[[ Passage, beginning ]]

A woman was defined as having a history of benign breast problems if she reported having past breast problems and/or a prior breast biopsy. First-degree family history of breast cancer was defined as none, moderate (one affected relative diagnosed at or above age 50) and strong (multiple affected relatives or one relative diagnosed before age 50). Cultural myths about breast lumps were examined using three questions: “You only need to get a breast lump checked for cancer if it is painful”; “You only need to get a breast lump checked for cancer if it gets bigger”; and “If a breast lump is touched or pressed often, the lump will turn out to be breast cancer”. Patients were asked to respond whether they believed these statements to be true or false. These items were selected from a larger 17-item general scale of cultural beliefs about breast cancer (12) because we hypothesized that women holding these beliefs would have longer delay. These questions were strongly correlated with each other (ρ = 0.33-0.62) and were used to create a mini-scale with a Cronbach’s alpha of 0.72.that ranged from 0 to 3.

Statistical analyses

First, we examined the percentage of women with prolonged patient delay (more than 90 days from symptom discovery to seeking medical care) within categories of demographic, health care access and attitudinal variables and the corresponding p-values from chi-square tests for homogeneity. Next, we constructed a predictive logistic regression model of prolonged patient delay using a stepwise selection procedure with a liberal p-value of 0.20 to enter and stay in the model (13). All analyses were conducted using SAS version 9.1 (SAS Institute, Cary NC). Analytic weights were included in logistic regression models in order to account for differential participation by race/ ethnicity and facility of diagnosis.

[[ Passage, end ]]

# What needs to be done
Please transcribe the stretch of the breast cancer study passage from "First, we examined" through "facility of diagnosis.".

[[ Record excerpts, beginning ]]

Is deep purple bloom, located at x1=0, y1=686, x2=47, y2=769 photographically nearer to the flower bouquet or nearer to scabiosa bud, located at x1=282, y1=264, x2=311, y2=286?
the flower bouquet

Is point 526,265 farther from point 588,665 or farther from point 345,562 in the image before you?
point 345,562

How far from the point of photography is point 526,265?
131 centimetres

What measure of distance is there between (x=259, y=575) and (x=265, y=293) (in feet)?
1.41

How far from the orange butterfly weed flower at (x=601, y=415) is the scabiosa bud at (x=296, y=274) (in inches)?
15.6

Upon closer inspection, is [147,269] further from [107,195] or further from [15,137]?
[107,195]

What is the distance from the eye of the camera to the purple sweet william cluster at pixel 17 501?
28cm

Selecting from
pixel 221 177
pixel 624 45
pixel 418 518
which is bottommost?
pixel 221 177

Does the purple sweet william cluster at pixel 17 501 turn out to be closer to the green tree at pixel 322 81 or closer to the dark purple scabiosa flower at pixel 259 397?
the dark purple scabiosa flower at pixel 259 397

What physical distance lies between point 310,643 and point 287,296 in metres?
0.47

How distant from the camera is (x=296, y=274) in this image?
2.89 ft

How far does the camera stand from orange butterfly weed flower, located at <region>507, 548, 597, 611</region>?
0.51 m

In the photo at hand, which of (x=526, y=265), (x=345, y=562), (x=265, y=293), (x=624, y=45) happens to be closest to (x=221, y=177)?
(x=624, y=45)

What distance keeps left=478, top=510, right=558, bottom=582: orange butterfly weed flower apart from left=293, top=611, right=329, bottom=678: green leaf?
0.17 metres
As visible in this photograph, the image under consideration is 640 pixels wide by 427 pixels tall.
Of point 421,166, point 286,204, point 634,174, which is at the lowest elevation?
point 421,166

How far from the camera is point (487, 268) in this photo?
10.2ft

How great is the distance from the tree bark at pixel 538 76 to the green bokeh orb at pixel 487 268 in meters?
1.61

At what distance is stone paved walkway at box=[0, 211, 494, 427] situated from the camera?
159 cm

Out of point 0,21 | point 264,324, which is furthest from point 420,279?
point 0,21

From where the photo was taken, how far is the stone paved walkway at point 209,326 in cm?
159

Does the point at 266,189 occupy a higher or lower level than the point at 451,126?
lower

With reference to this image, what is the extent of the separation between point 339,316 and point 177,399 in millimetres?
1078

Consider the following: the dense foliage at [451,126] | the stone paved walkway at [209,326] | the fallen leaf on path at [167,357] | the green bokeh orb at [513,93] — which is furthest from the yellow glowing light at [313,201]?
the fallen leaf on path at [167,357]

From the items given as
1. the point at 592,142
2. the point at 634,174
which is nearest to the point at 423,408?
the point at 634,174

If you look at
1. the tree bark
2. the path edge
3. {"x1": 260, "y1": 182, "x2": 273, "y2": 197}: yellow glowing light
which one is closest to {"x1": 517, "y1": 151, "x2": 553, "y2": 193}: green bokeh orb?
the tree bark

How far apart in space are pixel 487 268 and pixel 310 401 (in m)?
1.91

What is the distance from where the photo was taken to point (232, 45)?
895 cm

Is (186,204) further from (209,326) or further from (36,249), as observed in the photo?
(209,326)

[[ Record excerpts, end ]]
[[ Record excerpts, beginning ]]

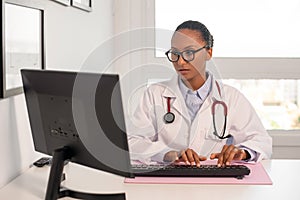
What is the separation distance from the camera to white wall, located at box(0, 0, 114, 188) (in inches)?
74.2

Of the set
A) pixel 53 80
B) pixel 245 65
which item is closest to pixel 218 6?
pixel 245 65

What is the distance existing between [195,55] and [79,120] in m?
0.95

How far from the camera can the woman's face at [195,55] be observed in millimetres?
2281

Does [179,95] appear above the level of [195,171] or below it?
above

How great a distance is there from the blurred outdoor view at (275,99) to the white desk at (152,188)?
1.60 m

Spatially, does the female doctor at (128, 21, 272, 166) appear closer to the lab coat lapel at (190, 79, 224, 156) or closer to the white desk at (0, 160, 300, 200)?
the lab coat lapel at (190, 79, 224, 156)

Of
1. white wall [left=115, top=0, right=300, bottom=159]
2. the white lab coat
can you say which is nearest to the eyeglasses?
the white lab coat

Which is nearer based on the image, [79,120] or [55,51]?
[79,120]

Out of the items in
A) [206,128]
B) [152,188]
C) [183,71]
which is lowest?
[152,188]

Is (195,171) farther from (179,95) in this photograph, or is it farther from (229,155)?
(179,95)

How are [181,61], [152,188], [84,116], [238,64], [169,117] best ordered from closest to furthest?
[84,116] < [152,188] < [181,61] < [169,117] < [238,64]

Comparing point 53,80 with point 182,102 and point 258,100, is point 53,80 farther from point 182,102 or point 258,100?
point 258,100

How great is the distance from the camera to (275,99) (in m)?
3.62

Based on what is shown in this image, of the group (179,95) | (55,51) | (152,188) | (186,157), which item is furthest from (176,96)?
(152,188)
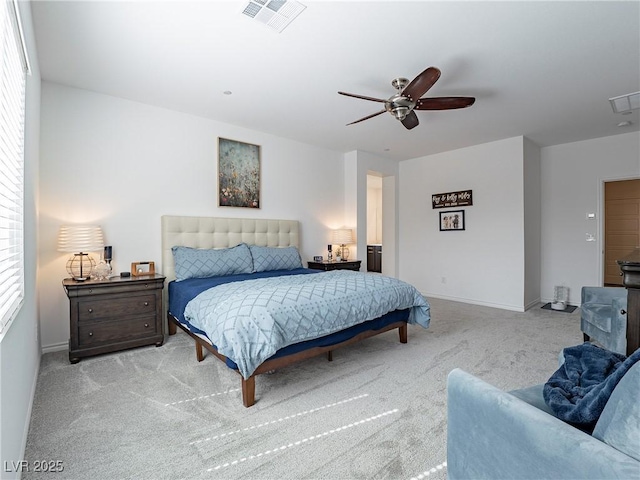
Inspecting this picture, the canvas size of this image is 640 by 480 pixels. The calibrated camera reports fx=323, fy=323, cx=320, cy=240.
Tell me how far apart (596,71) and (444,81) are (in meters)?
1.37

[[ Record excerpts, end ]]

# Worked solution
First, we examined the percentage of women with prolonged patient delay (more than 90 days from symptom discovery to seeking medical care) within categories of demographic, health care access and attitudinal variables and the corresponding p-values from chi-square tests for homogeneity. Next, we constructed a predictive logistic regression model of prolonged patient delay using a stepwise selection procedure with a liberal p-value of 0.20 to enter and stay in the model (13). All analyses were conducted using SAS version 9.1 (SAS Institute, Cary NC). Analytic weights were included in logistic regression models in order to account for differential participation by race/ ethnicity and facility of diagnosis.